Once you have analysed the problem, possibly reframed it and formed a hypothesis of the cause of problem you can start to generate ideas.
Brainstorming in a favourite option (see Creativity 3 – Update on brainstorming techniques – Kim Tasso) to crowd-source ideas and these techniques can boost their effectiveness. However, it is important to create the right environment for idea generation – you might consider material on psychological safety and the work of Nancy Kline on creating thinking environment – see How to facilitate groups – 2 (Herding cats in professional services) (kimtasso.com). Sometimes, people use relaxation and visualisation exercises to help participants get into the right (open, playful and creative state of mind).
Here are a few simple, popular techniques – but there are literally hundreds. In the workshops, we always tackle tailored scenarios and worked examples to assess the insights gained from their application.
Technique: Analogies and Metaphors
Analogy is where you compare two different things to highlight some form of similarity. For example, This client is like a ship in stormy seas without a captain
Metaphor refers to something to suggest a similarity – A comparison between unlike things without the use of “like” or “as”. For example, This client is a factory without any raw materials
- Draw a picture of your favourite superhero and describe their super-powers.

## Dataset excerpt
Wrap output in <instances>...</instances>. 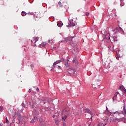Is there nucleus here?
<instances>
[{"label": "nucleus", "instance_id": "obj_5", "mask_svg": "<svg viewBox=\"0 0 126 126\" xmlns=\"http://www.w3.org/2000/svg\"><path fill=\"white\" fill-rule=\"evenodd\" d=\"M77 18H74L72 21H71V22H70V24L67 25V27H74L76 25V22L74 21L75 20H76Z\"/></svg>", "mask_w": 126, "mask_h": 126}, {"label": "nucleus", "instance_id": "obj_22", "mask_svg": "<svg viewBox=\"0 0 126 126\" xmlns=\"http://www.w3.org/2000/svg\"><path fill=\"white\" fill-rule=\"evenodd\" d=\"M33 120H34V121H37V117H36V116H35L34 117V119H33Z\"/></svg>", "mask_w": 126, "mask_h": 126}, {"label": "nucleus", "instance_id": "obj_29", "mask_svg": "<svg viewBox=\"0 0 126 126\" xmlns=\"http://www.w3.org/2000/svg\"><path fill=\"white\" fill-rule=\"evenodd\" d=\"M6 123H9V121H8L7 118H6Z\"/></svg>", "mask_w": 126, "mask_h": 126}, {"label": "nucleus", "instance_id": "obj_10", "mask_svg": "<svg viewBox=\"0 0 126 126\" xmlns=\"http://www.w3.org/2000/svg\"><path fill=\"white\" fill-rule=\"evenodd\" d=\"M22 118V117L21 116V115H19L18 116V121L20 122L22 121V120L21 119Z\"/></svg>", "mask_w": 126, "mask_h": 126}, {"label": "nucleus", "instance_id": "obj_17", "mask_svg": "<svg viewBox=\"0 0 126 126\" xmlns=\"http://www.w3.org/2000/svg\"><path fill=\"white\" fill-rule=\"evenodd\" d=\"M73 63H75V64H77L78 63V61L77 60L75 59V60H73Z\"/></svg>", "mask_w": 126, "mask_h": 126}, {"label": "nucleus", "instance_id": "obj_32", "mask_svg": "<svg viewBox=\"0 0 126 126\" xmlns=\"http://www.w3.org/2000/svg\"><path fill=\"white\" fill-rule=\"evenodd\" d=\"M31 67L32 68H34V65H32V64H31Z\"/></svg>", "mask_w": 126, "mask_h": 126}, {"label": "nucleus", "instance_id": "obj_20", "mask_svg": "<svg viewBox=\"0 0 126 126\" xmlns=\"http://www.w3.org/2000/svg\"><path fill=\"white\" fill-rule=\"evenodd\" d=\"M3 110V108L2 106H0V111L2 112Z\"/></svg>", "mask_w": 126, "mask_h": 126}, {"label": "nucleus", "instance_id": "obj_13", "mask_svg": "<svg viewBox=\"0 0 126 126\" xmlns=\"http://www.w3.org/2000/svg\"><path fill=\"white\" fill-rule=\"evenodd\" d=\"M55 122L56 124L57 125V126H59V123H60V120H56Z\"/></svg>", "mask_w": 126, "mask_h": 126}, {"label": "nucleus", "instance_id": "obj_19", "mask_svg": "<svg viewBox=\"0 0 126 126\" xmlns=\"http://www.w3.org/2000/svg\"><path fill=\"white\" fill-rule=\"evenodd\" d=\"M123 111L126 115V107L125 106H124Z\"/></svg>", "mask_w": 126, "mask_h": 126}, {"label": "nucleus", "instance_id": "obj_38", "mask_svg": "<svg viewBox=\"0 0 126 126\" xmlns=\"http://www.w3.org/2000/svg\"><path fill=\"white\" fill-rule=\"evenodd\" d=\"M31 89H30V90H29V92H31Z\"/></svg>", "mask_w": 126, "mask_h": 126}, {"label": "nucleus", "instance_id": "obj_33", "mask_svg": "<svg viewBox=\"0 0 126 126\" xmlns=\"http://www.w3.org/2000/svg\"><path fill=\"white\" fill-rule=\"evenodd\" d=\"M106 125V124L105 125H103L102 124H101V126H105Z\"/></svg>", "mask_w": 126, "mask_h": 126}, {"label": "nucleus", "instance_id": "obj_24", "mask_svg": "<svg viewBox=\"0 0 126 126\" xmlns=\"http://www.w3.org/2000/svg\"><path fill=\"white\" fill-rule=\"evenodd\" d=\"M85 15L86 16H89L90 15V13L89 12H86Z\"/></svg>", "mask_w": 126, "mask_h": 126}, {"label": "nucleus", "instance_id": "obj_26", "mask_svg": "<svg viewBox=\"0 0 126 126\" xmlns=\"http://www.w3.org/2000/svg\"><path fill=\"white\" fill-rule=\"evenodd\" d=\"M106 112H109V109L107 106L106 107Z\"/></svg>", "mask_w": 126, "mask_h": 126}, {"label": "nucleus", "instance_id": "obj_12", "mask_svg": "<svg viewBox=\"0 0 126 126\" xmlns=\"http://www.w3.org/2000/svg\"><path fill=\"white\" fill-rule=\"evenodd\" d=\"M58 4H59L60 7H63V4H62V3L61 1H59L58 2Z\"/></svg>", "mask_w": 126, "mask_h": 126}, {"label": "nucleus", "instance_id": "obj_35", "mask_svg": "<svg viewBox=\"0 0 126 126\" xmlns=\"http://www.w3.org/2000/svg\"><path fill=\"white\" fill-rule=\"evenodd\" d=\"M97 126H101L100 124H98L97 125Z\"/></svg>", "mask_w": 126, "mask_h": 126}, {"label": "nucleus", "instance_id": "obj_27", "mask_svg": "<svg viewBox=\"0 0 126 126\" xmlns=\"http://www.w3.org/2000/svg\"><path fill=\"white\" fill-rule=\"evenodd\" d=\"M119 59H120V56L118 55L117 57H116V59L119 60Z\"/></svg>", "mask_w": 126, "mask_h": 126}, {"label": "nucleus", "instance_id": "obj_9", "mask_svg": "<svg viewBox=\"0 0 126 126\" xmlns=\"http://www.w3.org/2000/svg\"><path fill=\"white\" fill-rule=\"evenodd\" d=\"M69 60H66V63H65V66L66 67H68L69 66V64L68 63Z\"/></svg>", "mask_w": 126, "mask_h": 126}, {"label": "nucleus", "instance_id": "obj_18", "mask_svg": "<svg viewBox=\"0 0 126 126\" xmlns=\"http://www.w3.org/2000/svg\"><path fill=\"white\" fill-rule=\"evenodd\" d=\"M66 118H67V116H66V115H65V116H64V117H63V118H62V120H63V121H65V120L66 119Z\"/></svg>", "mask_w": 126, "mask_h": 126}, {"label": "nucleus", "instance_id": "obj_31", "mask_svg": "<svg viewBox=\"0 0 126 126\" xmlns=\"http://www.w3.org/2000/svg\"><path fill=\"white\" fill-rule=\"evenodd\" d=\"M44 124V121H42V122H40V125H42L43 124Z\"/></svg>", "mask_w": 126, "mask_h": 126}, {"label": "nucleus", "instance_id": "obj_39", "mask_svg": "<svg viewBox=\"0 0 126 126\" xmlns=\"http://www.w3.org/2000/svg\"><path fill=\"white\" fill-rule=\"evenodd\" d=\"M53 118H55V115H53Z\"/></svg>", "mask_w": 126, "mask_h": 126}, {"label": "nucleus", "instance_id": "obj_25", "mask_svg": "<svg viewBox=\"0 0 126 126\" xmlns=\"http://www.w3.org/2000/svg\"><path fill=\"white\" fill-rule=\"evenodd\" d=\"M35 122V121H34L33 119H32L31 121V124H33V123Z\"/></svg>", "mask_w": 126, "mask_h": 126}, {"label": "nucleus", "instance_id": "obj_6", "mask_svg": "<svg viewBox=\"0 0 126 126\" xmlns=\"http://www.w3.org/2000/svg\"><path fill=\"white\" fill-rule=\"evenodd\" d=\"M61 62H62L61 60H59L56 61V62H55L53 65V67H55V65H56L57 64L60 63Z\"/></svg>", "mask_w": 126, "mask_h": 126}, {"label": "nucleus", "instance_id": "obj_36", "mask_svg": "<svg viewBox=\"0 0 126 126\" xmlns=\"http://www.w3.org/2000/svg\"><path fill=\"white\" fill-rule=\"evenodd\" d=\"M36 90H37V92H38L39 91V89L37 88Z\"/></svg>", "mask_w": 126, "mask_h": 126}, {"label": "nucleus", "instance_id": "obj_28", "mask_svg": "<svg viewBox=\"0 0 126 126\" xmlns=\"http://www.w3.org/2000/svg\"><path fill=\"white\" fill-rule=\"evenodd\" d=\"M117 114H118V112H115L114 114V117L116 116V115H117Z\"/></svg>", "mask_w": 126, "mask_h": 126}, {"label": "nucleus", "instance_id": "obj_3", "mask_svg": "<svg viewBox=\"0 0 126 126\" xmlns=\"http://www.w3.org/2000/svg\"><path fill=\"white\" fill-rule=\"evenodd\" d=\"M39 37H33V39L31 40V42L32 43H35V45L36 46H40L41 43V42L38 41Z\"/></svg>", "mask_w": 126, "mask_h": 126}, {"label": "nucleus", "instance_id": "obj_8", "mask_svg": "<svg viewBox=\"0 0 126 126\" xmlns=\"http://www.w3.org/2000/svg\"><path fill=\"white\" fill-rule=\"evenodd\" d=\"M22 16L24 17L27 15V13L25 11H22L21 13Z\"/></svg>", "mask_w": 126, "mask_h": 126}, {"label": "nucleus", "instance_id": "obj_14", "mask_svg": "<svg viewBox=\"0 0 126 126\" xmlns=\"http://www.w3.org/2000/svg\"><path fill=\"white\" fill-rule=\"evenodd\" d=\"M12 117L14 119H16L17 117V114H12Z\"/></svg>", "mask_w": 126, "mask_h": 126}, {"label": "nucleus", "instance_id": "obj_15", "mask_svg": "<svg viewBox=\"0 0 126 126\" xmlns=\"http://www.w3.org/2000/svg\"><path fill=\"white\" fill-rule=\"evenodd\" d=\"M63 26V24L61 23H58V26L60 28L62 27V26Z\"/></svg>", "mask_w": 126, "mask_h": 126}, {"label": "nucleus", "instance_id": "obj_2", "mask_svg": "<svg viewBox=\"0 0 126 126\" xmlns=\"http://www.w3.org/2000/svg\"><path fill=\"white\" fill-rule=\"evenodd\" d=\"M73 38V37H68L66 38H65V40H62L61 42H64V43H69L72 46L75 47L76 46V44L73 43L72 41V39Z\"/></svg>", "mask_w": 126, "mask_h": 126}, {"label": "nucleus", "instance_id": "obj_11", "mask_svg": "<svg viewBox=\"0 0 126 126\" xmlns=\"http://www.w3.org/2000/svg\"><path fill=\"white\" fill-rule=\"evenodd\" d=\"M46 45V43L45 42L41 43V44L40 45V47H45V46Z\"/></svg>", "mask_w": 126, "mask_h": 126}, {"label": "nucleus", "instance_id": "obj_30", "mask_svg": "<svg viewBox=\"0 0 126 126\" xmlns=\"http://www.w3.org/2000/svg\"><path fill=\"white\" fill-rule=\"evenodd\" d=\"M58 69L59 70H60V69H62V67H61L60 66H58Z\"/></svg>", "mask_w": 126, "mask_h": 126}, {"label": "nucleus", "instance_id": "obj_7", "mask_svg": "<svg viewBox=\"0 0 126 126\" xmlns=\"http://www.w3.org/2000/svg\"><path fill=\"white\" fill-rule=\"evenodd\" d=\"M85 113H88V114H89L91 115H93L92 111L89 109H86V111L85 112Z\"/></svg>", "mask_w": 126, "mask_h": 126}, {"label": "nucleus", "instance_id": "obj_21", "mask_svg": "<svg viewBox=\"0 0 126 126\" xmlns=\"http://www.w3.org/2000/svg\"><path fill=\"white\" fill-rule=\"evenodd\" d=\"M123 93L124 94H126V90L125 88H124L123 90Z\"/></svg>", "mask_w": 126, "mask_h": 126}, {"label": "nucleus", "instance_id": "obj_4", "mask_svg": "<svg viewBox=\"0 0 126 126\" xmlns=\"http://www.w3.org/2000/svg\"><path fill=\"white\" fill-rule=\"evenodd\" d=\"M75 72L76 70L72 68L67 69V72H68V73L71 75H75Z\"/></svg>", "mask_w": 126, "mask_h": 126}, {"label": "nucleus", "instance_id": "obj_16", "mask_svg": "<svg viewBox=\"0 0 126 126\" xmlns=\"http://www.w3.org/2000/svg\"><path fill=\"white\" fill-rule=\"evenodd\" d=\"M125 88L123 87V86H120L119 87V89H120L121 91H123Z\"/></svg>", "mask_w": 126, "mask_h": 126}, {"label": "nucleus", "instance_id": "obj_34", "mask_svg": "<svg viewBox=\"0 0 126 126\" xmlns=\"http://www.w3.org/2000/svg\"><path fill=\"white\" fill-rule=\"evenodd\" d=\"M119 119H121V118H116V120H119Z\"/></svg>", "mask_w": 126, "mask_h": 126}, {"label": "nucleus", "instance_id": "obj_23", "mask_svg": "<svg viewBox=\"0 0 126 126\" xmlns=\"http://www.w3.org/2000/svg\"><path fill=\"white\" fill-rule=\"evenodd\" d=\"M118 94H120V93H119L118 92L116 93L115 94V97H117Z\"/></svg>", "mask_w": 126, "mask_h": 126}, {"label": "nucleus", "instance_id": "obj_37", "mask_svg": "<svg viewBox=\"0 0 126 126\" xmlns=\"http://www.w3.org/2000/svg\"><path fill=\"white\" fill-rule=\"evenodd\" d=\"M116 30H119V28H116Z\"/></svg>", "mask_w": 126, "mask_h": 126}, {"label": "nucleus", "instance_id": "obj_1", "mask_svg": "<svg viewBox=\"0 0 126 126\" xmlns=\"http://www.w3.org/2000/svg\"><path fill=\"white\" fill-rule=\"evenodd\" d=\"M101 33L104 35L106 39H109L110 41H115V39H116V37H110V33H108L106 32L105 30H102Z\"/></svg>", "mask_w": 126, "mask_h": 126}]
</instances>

## Written instruction
Please decide whether each statement below agrees with the idea-generation text, answering yes or no and quoting the deciding words of the text: (a) the text says there are hundreds of techniques; (b) the text says a metaphor compares things using "like" or "as"; (c) the text says idea generation should begin before the problem is analyzed.

## Output below
(a) Yes: "but there are literally hundreds"
(b) No: "without the use of “like” or “as”"
(c) No: "Once you have analysed the problem, possibly reframed it and formed a hypothesis of the cause of problem you can start to generate ideas."